**** Excerpted records ****

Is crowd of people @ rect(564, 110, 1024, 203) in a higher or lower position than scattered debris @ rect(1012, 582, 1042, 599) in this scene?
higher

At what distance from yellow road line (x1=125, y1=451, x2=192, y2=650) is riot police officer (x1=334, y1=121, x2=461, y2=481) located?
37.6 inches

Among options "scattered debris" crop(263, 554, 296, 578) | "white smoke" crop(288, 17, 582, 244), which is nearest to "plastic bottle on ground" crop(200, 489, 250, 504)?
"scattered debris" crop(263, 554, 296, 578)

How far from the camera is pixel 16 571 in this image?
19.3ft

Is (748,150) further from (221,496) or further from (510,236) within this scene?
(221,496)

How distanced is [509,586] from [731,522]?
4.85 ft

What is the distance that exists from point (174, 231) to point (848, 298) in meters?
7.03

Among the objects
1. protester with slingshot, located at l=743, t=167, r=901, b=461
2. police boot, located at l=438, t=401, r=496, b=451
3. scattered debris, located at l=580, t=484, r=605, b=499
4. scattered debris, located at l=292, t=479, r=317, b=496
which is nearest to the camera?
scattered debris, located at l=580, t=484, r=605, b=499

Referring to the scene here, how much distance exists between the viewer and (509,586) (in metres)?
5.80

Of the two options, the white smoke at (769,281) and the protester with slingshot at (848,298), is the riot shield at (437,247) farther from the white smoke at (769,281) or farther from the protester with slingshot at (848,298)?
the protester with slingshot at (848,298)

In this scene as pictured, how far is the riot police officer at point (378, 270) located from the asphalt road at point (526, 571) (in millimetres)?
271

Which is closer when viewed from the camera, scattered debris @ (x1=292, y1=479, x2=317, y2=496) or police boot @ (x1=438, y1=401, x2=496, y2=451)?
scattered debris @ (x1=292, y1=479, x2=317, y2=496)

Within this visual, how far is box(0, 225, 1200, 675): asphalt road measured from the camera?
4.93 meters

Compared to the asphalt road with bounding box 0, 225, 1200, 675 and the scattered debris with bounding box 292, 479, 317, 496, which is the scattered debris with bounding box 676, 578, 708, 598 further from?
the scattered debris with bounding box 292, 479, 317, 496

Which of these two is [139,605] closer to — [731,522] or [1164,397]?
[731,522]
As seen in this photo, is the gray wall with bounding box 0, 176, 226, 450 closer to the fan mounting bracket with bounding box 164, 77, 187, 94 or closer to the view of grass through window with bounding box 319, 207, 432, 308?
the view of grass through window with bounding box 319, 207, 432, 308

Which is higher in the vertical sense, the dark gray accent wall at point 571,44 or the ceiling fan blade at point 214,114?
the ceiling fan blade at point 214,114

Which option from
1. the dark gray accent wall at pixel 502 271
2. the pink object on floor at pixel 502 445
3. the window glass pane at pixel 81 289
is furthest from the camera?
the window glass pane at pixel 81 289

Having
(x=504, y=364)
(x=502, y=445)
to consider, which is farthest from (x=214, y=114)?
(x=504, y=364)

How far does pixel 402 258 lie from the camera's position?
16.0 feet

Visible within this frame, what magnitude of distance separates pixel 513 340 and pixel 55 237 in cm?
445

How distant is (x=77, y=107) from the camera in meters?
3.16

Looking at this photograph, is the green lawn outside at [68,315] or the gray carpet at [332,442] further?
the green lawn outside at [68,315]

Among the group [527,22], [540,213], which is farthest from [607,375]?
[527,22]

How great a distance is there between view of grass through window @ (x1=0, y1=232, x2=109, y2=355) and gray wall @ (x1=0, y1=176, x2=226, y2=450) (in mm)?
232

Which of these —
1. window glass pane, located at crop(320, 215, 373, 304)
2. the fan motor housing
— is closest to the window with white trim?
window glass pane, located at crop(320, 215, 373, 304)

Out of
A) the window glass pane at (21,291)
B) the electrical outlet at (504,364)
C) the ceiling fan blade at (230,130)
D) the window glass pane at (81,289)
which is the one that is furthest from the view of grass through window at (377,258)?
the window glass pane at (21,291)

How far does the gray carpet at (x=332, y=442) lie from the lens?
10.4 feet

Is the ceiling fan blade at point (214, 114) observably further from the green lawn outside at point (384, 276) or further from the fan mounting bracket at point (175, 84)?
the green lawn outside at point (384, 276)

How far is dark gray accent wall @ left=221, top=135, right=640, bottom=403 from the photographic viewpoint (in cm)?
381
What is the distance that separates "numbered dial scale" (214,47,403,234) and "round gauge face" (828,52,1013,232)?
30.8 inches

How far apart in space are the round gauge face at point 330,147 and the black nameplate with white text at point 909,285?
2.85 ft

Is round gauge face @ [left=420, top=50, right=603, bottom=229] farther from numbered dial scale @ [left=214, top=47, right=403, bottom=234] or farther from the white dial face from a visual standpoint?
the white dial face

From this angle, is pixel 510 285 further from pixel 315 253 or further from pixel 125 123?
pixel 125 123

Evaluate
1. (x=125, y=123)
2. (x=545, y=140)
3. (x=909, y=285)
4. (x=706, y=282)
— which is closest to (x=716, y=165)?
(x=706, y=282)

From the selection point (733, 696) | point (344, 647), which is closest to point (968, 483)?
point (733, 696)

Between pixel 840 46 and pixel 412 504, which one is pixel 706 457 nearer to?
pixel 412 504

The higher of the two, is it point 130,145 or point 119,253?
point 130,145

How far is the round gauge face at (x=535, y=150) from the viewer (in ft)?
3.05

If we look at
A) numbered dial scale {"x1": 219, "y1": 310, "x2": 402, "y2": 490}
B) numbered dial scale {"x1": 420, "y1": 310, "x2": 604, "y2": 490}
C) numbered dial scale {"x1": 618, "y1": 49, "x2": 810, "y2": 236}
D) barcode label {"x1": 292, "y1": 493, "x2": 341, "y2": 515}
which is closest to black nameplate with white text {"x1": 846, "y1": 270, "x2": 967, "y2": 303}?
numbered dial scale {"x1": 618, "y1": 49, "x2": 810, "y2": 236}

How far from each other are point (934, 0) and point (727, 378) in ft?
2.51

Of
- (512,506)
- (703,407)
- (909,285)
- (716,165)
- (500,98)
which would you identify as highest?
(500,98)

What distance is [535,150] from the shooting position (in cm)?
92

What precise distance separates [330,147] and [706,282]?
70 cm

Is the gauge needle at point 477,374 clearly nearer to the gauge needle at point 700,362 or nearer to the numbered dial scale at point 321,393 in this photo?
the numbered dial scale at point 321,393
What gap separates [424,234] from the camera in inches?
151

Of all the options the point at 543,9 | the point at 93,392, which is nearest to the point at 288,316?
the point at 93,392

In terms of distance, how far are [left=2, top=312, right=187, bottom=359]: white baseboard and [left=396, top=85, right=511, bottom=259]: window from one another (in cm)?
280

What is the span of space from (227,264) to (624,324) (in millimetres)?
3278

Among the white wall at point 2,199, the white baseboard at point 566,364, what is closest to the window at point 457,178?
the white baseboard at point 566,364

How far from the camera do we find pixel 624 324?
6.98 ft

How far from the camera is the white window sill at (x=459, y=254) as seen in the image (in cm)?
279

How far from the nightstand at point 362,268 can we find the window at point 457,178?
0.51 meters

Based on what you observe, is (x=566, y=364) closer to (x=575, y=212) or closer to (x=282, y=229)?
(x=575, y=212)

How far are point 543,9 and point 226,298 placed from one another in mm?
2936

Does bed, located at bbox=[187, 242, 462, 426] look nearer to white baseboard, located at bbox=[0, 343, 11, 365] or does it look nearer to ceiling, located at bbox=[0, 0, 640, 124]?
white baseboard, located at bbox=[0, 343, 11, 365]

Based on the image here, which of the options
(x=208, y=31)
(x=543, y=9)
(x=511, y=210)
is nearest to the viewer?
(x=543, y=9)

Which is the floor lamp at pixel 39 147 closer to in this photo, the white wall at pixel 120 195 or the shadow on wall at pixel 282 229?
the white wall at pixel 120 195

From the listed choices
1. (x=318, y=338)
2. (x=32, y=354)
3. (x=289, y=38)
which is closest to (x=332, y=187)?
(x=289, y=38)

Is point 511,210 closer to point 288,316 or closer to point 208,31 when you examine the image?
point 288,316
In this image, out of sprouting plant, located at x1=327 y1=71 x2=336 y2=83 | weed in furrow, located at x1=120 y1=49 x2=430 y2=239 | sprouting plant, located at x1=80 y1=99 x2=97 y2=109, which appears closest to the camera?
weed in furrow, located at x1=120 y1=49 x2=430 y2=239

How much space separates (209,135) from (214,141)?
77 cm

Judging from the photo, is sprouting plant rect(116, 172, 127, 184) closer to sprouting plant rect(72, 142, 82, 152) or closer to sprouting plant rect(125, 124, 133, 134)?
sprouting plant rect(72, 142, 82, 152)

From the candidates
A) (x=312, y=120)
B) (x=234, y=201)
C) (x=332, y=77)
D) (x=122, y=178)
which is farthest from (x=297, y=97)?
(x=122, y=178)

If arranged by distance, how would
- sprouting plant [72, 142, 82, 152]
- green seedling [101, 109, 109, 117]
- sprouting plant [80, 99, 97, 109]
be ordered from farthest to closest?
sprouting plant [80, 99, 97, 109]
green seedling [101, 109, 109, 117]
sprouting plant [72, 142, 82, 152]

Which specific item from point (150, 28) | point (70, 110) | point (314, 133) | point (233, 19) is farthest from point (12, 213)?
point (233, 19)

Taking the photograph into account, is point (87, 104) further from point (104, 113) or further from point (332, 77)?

****

## Task statement
Extract the lines above from the one containing "From the candidates" to the last line, both included, exactly as written.

## Output of the task
From the candidates
A) (x=312, y=120)
B) (x=234, y=201)
C) (x=332, y=77)
D) (x=122, y=178)
which is farthest from (x=297, y=97)?
(x=122, y=178)

If arranged by distance, how would
- sprouting plant [72, 142, 82, 152]
- green seedling [101, 109, 109, 117]
- sprouting plant [80, 99, 97, 109]
be ordered from farthest to closest?
sprouting plant [80, 99, 97, 109]
green seedling [101, 109, 109, 117]
sprouting plant [72, 142, 82, 152]

Which specific item from point (150, 28) | point (70, 110) | point (314, 133) | point (233, 19) is farthest from point (12, 213)?
point (233, 19)

Taking the photograph into account, is point (87, 104) further from point (104, 113) or further from point (332, 77)?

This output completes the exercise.